* start DATASET *

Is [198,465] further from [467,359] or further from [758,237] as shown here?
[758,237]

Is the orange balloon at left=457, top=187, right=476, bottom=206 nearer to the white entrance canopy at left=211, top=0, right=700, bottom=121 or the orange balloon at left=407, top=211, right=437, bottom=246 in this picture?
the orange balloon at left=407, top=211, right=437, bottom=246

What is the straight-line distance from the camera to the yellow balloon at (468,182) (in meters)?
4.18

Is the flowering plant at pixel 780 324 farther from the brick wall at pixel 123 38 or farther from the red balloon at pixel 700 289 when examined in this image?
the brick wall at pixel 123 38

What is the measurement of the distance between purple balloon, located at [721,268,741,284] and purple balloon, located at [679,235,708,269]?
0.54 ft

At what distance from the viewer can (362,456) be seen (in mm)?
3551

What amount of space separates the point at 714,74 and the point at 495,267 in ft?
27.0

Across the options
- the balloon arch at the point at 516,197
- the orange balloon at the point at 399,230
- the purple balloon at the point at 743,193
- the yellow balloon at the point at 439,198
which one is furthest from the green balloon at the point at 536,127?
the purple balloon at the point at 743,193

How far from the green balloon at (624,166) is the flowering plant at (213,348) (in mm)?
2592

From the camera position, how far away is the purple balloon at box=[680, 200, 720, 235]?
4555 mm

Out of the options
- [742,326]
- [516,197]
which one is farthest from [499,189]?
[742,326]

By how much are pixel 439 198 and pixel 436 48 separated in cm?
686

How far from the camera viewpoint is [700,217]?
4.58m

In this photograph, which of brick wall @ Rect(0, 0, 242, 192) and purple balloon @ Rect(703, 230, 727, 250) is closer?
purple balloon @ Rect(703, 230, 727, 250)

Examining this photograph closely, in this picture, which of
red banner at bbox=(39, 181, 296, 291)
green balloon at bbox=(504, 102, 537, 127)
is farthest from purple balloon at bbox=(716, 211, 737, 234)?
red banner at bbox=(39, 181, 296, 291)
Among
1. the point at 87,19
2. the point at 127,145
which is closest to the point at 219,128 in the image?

* end DATASET *

:: YOUR TASK ::
Please lay out everything from the line containing "How far from the camera" down to the end of the lines as a Markdown table with the columns Row and Line, numbering each row and skipping blank lines.

:: RESPONSE TO THE TASK ::
| Row | Line |
|---|---|
| 1 | How far from the camera viewpoint is [700,217]? |
| 2 | 4.58m |
| 3 | In this photograph, which of brick wall @ Rect(0, 0, 242, 192) and purple balloon @ Rect(703, 230, 727, 250) is closer? |
| 4 | purple balloon @ Rect(703, 230, 727, 250) |
| 5 | Examining this photograph closely, in this picture, which of |
| 6 | red banner at bbox=(39, 181, 296, 291) |
| 7 | green balloon at bbox=(504, 102, 537, 127) |
| 8 | is farthest from purple balloon at bbox=(716, 211, 737, 234)? |
| 9 | red banner at bbox=(39, 181, 296, 291) |
| 10 | Among |
| 11 | 1. the point at 87,19 |
| 12 | 2. the point at 127,145 |
| 13 | which is closest to the point at 219,128 in the image? |